Wednesday, October 08, 2008

How Weak Is This Market?

I recently noted that it has been rare historically to find over 50% of all listed stocks making new 52-week lows on a given trading day. When we have seen such occasions, such as May, 1970 and October, 1987, it has not been unusual to see multiple such weak days, as very oversold markets beget further selling in the short run. Interestingly, Wednesday qualified as such a weak day on the heels of Monday's historic weakness. On Wednesday, we had over 5200 issues across the NYSE, ASE, and NASDAQ make fresh 20-day lows and over 4000 make new 52-week lows. Over half of NYSE stocks made new annual lows on Wednesday, following in Monday's footsteps.

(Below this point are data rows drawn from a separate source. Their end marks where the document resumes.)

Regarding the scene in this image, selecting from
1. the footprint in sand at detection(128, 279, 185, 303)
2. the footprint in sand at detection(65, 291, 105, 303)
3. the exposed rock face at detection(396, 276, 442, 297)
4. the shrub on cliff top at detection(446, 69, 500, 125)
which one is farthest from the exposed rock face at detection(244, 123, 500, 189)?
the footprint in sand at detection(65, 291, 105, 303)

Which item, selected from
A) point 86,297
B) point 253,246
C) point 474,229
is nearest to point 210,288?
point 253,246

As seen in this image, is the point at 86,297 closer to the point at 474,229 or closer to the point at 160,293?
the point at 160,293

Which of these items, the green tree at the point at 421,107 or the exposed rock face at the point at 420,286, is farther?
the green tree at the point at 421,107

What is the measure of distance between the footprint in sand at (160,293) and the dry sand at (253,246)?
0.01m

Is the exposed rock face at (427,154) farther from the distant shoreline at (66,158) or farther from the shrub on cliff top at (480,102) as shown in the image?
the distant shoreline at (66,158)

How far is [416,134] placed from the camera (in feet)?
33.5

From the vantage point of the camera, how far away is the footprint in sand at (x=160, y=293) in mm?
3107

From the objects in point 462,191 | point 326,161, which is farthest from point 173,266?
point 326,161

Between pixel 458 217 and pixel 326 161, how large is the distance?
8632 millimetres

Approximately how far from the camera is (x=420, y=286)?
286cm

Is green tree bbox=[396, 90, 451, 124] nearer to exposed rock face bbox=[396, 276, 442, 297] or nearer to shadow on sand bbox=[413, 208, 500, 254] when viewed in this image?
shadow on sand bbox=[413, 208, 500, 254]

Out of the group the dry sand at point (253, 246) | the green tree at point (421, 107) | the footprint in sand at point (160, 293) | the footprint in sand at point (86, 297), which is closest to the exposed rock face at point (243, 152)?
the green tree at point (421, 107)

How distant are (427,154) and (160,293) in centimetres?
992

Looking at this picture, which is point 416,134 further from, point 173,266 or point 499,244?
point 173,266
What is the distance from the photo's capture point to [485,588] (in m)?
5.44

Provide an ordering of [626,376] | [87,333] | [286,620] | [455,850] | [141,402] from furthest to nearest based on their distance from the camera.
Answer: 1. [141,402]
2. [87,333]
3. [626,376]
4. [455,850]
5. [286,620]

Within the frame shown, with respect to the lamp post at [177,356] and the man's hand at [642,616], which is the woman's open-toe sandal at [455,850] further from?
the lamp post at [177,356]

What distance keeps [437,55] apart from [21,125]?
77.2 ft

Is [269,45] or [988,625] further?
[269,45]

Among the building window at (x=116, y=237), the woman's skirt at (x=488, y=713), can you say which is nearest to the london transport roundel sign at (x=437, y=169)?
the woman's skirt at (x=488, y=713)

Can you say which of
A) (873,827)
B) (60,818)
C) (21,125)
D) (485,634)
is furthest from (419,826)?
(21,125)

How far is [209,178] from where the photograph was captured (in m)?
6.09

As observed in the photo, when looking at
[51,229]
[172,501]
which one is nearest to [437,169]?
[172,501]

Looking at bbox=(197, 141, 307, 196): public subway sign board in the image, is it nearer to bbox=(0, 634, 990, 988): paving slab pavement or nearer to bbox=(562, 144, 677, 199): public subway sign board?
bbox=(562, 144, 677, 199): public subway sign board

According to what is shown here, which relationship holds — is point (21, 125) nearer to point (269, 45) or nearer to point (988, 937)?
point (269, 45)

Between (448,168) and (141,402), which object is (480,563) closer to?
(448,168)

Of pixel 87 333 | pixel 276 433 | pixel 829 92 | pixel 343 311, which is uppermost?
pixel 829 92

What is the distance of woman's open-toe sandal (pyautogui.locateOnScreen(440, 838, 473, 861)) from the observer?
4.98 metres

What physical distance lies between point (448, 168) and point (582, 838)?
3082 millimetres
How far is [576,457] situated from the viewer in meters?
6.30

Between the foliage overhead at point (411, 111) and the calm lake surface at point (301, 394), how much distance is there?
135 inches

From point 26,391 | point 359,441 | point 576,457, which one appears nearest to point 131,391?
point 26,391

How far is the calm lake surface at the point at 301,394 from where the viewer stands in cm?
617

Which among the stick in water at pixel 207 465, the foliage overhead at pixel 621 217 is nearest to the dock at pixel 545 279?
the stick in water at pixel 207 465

Statistics covered by Decision Point further reveal the historic extent of market weakness. Only 3% of stocks in the S&P 500 Index and 4% of NYSE issues are now trading above their 200-day EMA--a lower level than seen during the 2001-2003 bear market, and the lowest level since the panic decline of 1987. Among common stocks only in the NYSE universe, 1 made a 52-week high; 1048 made new lows, a new record for this bear market.

Bottoms are made when selling becomes exhausted and long-term participants perceive value and lift stocks sharply off their lows. That exhaustion can occur over a period of months, as fewer stocks and sectors make new lows over time and individual stocks and sectors find fresh buying interest. Thus far, we're not seeing such selling exhaustion; weakness has, so far, begotten further weakness. While it is tempting to call market bottoms and pick up bargains, all we can say Wednesday is that a historically weak market just got weaker.